===== 本文
任意労災とは
この記事でわかること
・政府労災・任意労災との違いとは?
・政府労災・任意労災の手続き・概要について
任意労災保険とは保険の正式名称を指すものではなく、
民間の保険会社が販売している労災事故を補償する保険を
「任意労災」と総称して呼ばれています。
・法定外労災保険 ・使用者賠償責任保険 ・傷害保険 ・業務災害補償保険 |
を使用している商品が一般的になります。
従業員を1名でも使用したら強制加入である政府労災に対し、
加入は任意であることから、任意労災と呼ばれています。
種類の詳細は、任意労災の種類
を参照してください。
また任意労災と政府労災と混同される方がいらっしゃいますが、
正式に労災保険と認められるものは、運営母体が政府である
政府労災のみになりますので、注意が必要です。
政府労災に加入するには、労働基準局や労働事務組合・特別
加入組合等の団体窓口に連絡する必要があります。
現場で「労災保険」と呼ばれるものは2つある。
保険を吟味するにあたって、元請け会社に
「加入するのは政府労災ですか?民間の任意労災ですか?」
と確認をして下さい。
1つめは正式な「政府労災」
一人親方、法人役員の場合、特別加入制度を利用する形になります。
どちらも組合費を支払い、「組合」に加入し、組合で手続きをしなくて
はなりません。
※従業員等、使用人を対象とする場合、管轄の労働基準監督署で
手続きを行って下さい。
どちらも政府が運営母体となる制度ですので、加入窓口により
保険料などが異なることはありません。
==========
» **理解度チェック**
1: 任意労災についての本文によると、正式に労災保険と認められるのはどの保険ですか。
2: 任意労災についての本文を、最後の文の後から書き続けなさい。
===== 提示資料
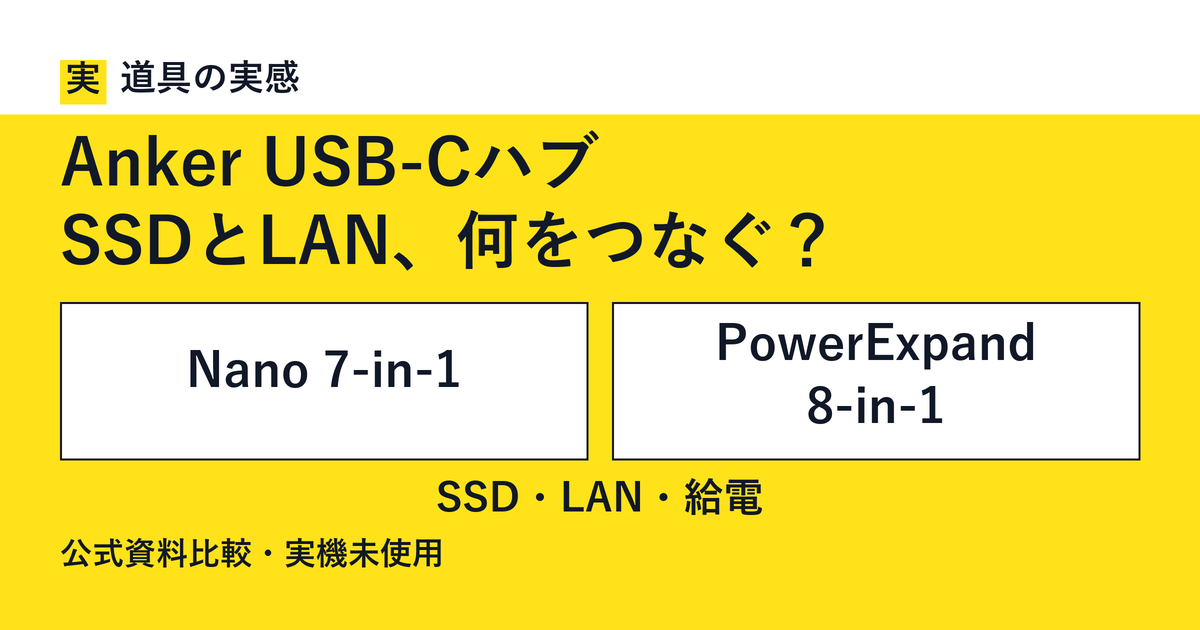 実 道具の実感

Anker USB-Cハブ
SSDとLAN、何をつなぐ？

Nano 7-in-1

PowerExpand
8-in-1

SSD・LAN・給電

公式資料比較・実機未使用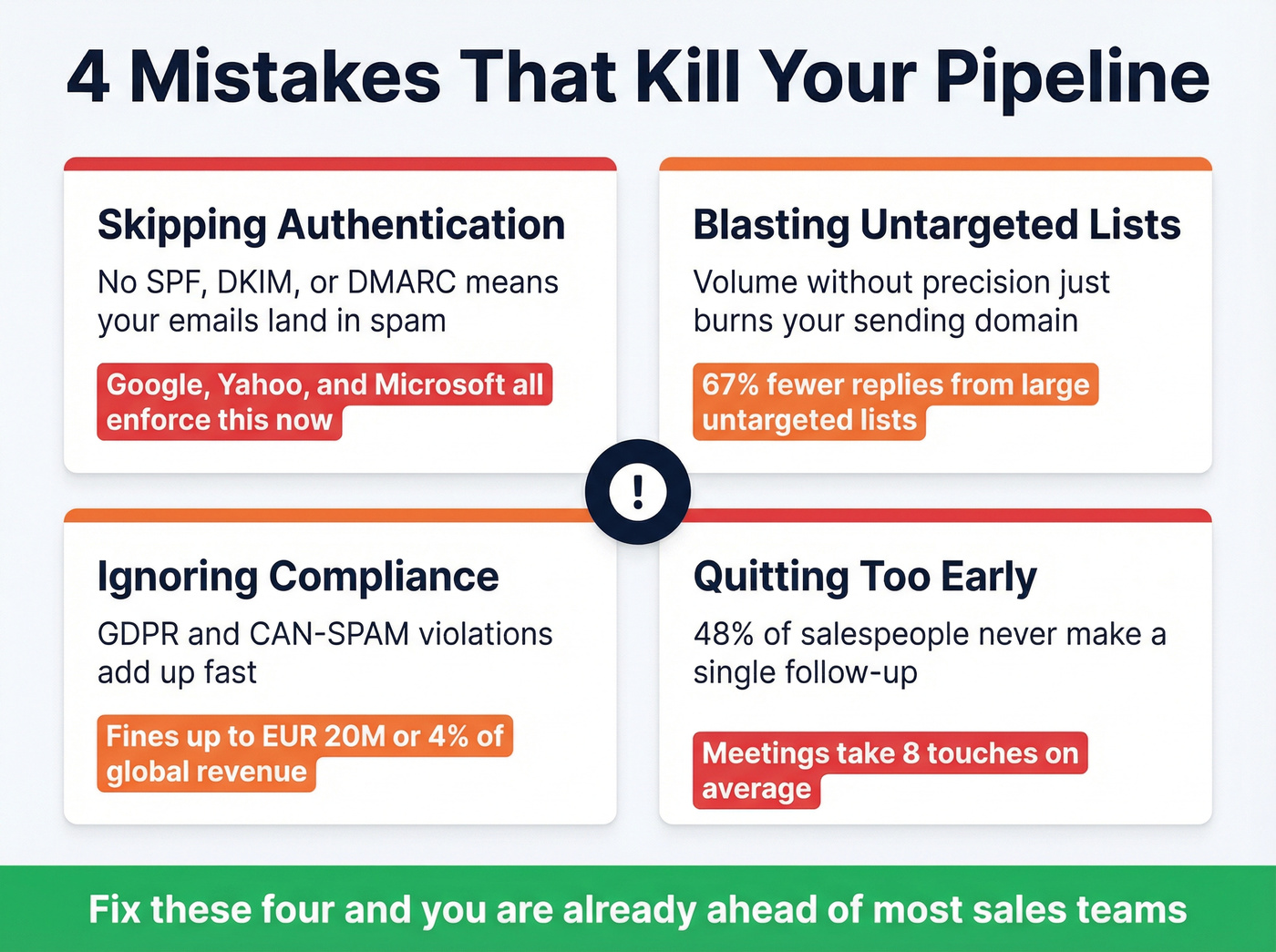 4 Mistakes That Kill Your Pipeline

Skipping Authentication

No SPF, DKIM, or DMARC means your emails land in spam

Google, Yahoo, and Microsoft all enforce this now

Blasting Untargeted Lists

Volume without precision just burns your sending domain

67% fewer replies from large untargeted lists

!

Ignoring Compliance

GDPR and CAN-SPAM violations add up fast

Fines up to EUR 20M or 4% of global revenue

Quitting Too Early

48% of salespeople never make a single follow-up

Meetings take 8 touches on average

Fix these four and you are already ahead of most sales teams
==========
» **設問別の解答**
1: 運営母体が政府である政府労災のみです。

2:
ただし、組合に支払う組合費が異なりますので、吟味が必要になります。
・ 一人親方の場合、加入窓口は建設業組合が代表的ですが、近年は
特別加入だけに特化し、割安な組合費に設定している組合もあります。
・ 法人役員の場合は「中小事業主の特別加入」として加入する必要があります。
中小事業主の特別加入は、労働保険事務組合で手続きを行います。
労働保険事務組合に直接、あるいは社労士を通じて事務組合で加入という流れに
なります。
事務組合はネットで探していただく、
http://www.rouhoren.or.jp/
もしくは管轄の労働基準監督署に問い合わせをすれば紹介してくれます。
また、煩雑な手続きを省略したい場合、社会保険労務士などに
報酬を支払ったうえで、手続きを代行してもらう事も可能です。
2つめは民間の保険会社が運営している「任意労災・上乗せ労災」
こちらは弊社でご案内が可能です。
※近年はコンプライアンスが年々厳しくなっており、
1つ目の「政府労災」を求められることも増えています。
元請け会社が「政府労災」を求めている場合、任意労災では
認められませんので、確認をよろしくお願いいたします。
一人親方特別加入であれば、組合をご紹介いたします。
任意労災の目的
1・政府労災の上乗せ補償※政府労災は自動車保険でいう自賠責保険に当たりますが、
補償額は平均賃金がベースとなりますので、
使用者の平均賃金が高くない場合、いざという時の
補償額が低くなります。
また、休業補償は給付基礎日額×60%となりますので
安心して療養できる水準にならないことが発生します。
十分な補償を確保するための上乗せ利用。
2・慰謝料・使用者賠償責任のカバー
政府労災には慰謝料の概念がありません。
また、事故発生原因として、雇用側の安全配慮義務違反を
問われた場合、使用者としての賠償責任を問われることがあります。
政府労災保険は、療養給付などが受けられ、労働者にとっても安心な存在では
あるのですが、事業主にとっては「慰謝料が発生した場合」「見舞金を負担する
必要が出た場合」には、政府労災でカバーすることができません。
また、最近は労災事故に起因する訴訟も起こっており、雇用主の損害賠償責任が
問われることになると、その賠償金は非常に多額になることもあります。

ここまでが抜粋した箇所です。